Enquanto Amelia estava fora fazendo reconhecimento, tentávamos reunir o máximo de informações que podíamos.
O tempo passou.
Creak.
Amelia abriu a porta de ferro do esgoto e voltou para nós. Ela parecia um pouco cansada, mas não havia sinais em suas roupas ou corpo de que ela tivesse enfrentado uma luta.
— Você está ferida? — perguntei, só para garantir.
Ela sorriu com a minha pergunta.
— Não se preocupe. Não estou.
Então, começou a relatar as informações que obteve lá fora.
— Os soldados estão todos próximos aos muros da cidade, e não consegui me aproximar porque estavam usando todos os tipos de ferramentas e habilidades mágicas de detecção. No entanto, tenho certeza de que ocorreu um incidente em Bifron, que foi tomado pelos Noarkianos.
— Em Bifron…?
— Vocês verão quando sairmos, mas a barreira que cercava Bifron desapareceu.
— Então… Parece mesmo que uma guerra está acontecendo.
— Provavelmente, considerando que encontrei isso na caixa de correspondências da nossa casa do clã.
Amelia tirou uma carta que encontrou na casa do clã que estávamos usando como base. Pelo selo, pude ver que vinha do palácio, e já havia sido aberta por Amelia.
— Isso é…
Quando chequei o conteúdo, era uma carta bastante longa, como era de se esperar de um documento oficial do palácio. Resumindo…

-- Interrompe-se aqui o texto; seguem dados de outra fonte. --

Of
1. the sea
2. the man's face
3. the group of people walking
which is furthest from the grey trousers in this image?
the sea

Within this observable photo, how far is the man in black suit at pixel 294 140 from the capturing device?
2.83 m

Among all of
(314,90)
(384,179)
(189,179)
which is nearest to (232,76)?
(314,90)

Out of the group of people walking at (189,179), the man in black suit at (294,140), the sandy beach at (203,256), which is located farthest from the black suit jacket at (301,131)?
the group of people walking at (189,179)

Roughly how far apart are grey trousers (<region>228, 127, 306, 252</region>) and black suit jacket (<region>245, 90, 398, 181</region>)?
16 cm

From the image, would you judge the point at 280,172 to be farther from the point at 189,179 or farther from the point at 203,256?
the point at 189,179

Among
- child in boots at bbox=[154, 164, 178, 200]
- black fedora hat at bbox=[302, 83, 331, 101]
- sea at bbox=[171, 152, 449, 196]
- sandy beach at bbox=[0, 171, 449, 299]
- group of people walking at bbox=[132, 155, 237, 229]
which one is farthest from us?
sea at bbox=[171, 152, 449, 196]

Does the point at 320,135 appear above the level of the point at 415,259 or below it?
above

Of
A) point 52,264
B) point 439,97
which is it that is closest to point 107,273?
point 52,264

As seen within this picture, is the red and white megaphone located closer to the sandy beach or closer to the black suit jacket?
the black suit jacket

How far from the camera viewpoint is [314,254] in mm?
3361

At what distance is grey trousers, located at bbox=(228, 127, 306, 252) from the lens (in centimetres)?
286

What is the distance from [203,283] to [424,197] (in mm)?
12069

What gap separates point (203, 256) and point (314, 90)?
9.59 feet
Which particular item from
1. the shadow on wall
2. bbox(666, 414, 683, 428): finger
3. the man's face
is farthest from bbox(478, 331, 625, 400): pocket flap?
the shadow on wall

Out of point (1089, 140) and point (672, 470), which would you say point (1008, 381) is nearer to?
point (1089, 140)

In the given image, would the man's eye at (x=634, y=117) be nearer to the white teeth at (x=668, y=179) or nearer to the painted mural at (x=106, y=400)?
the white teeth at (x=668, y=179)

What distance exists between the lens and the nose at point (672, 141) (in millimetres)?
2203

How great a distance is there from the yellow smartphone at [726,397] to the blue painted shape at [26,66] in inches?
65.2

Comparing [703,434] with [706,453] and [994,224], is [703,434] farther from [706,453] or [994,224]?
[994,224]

— É uma notificação de conscrição.
— Sim. E, pelo que parece, não somos apenas nós, mas todos os clãs dentro da cidade foram convocados.
— Há uma lei que estipula que, em tempos de guerra, aventureiros e outros indivíduos capazes de combate podem ser convocados à força para o exército.
Bem, fazia sentido. Que tipo de país se limitaria apenas aos soldados oficiais quando uma guerra estoura?
Kaislan, que já havia sido parte do exército, suspirou com uma expressão pesada.
— No entanto, parece que a situação é realmente grave. Mesmo quando os Noarkianos nos invadiram há cerca de um ano, a lei de conscrição não foi aplicada…
— Por quê?
— Porque convocar os cidadãos enfraqueceria a autoridade do palácio. O poder do palácio deve ser absoluto, mas emitir essas notificações de conscrição sugeriria que precisam de ajuda.
Ah, entendi. — Simplificando, se o palácio pudesse lidar com isso sozinho, nunca teria recorrido a essa lei?
— Isso é o que acredito… supondo que eu esteja certo.
A confirmação de Kaislan fez minha cabeça girar. Isso não significava que eu poderia simplesmente ficar parado, refletindo.
— Mas, realmente, a situação se tornou muito complicada… Hmm… Srta. Raines? Você encontrou algum documento na caixa de correspondências que não fosse direcionado ao clã, mas ao capitão?
— Não encontrei… Mas o que quer dizer com complicado?
— É que nosso capitão é um nobre titulado. Quando a ordem de conscrição é dada, a afiliação de todos os nobres titulados é transferida para o comando militar.
— Comando militar…?
— Hmm, isso é um conceito meio complicado, então não sei como explicar direito…
Kaislan pareceu juntar lentamente seus pensamentos antes de nos dar a explicação mais básica que pôde.
— Significa que, assim que retornarmos à cidade, nosso capitão se tornará parte do corpo militar e ficará de prontidão na capital imperial.
— E o que acontece com o Clã Anabada?
— Realizaremos as missões que forem atribuídas a nós pelos superiores. Há uma grande probabilidade de que sejam na linha de frente, o lugar mais perigoso. E tudo isso sem o capitão.
Simplificando, precisamos eleger alguém para a posição atualmente vaga de vice-capitão se quisermos retornar à cidade,e precisamos fazer isso imediatamente.